A presidente Dilma tem consciência de que substitui um mito, o ex-presidente Lula, cuja trajetória e experiência política e eleitoral não encontram paralelo na vida política nacional. As comparações entre os dois têm sido administradas, especialmente nos quesitos de carisma, experiência política, influência internacional e controle sobre o PT, mas todo cuidado é pouco.
O estilo discreto, ponderado e formalista da presidente parece ter agradado aos extratos da classe média e setores da mídia. É muito curioso que esses segmentos e parte da oposição, que na campanha tinham atacado a candidata Dilma de forma vil, estejam elogiando a presidente.
O movimento tático desses supostos simpatizantes da presidente tem por objetivo fazer comparação em desfavor do ex-presidente, numa nítida postura de preconceito em relação à origem e formação de Lula.
Na ânsia de estimular mudanças de rumo no governo Dilma em relação aos mandatos presidenciais de Lula e provocar conflito entre os dois, esses setores têm apontado supostas diferenças de concepção da atual presidente na política externa, na gestão da máquina e dos recursos públicos e, principalmente, na defesa da democracia, dos direitos humanos e da liberdade de imprensa.
Também têm exaltado o perfil técnico e o lado durão da Presidente que, ao contrário de seu antecessor, toma decisões com conhecimento de causa e é implacável com incompetência, desvio ético e corrupção.
O ex-presidente tem consciência disso e também tem ajudado, direta e indiretamente, a evitar exposição negativa da presidente. Consta que ele, por exemplo, participou da articulação de três ausências extremamente úteis a Dilma, que evitaram manchetes negativas para o governo dela.
A primeira foi a ausência do líder do PDT, Giovanni Queiroz, na primeira reunião do Conselho Político. O objetivo foi evitar constrangimento à presidente, com eventual cobrança de lealdade do PDT ao governo na votação do salário mínimo. O líder do PMDB, que se empenhou pessoalmente para garantir 100% de votos de sua bancada, certamente faria algum tipo de provocação ao líder do PDT, com repercussão na mídia.
A segunda foi a ausência do presidente da CUT, Artur Henrique, na reunião das centrais com a presidente para esclarecer a votação do salário mínimo e informar da decisão de corrigir a tabela do imposto de renda em 4,5%. Artur, que estava em viagem aos Estados Unidos, foi representado pelo seu vice, Feijó. Caso tivesse ido à reunião, pelo clima de troca de acusações públicas entre ele e Paulinho da Força, certamente teria havido algum tipo de rusga, o que também iria repercutir na mídia.

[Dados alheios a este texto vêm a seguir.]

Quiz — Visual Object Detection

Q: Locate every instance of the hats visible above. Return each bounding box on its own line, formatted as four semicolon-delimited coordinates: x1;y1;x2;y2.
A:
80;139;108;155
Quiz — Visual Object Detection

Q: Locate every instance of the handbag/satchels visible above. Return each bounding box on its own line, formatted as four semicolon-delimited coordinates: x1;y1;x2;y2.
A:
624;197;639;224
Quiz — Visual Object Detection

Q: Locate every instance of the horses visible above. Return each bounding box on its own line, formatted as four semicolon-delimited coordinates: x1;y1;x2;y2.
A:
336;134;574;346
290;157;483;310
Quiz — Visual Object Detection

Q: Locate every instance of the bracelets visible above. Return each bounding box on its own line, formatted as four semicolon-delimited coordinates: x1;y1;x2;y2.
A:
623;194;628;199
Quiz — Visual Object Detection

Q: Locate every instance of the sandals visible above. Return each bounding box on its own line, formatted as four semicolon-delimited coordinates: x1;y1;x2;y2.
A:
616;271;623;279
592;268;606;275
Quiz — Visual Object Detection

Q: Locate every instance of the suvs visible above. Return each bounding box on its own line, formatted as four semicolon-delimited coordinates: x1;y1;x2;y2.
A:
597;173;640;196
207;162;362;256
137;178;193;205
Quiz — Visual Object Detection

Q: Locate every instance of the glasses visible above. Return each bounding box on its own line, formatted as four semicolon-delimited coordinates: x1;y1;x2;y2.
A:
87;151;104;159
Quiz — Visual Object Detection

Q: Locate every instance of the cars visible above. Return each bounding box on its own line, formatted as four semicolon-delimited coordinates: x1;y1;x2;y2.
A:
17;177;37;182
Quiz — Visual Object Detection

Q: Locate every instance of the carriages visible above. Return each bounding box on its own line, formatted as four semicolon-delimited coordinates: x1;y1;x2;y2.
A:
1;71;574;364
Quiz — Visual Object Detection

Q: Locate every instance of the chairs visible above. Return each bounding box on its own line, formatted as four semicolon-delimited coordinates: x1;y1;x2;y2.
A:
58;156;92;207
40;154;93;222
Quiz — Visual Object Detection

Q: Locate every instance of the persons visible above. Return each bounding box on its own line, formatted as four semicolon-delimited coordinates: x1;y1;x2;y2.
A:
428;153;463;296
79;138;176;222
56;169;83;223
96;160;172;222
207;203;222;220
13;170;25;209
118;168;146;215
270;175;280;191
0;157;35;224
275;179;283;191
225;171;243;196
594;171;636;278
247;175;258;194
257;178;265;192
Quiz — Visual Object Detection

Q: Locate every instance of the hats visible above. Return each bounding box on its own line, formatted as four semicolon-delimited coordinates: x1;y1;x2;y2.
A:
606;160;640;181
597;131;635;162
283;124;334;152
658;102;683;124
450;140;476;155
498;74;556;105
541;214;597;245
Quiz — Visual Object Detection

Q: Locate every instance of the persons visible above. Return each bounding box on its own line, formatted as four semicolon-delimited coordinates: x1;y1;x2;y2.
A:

A terceira ausência providencial foi a do próprio Lula na recepção ao presidente dos Estados Unidos, Barack Obama. A presença de Lula teria tido repercussão na mídia, retirando o brilho do evento. Fariam algum tipo de intriga: ou entre Dilma e Lula ou entre ele e FHC. Mas o fato é que teria notícia com viés de fofoca.
A relação entre Dilma e Lula, portanto, merece uma atenção especial. Todo dia surge uma nota plantada para provocar intriga entre eles. Como o capital político da presidente é derivado, uma eventual crise entre os dois poderia abalar sua relação com o PT e com a própria base social. A presidente sabe que o sucesso de seu governo depende da boa convivência entre ela e Lula e cuidará para evitar atrito, equilibrando autonomia e cortesia na relação com seu padrinho político.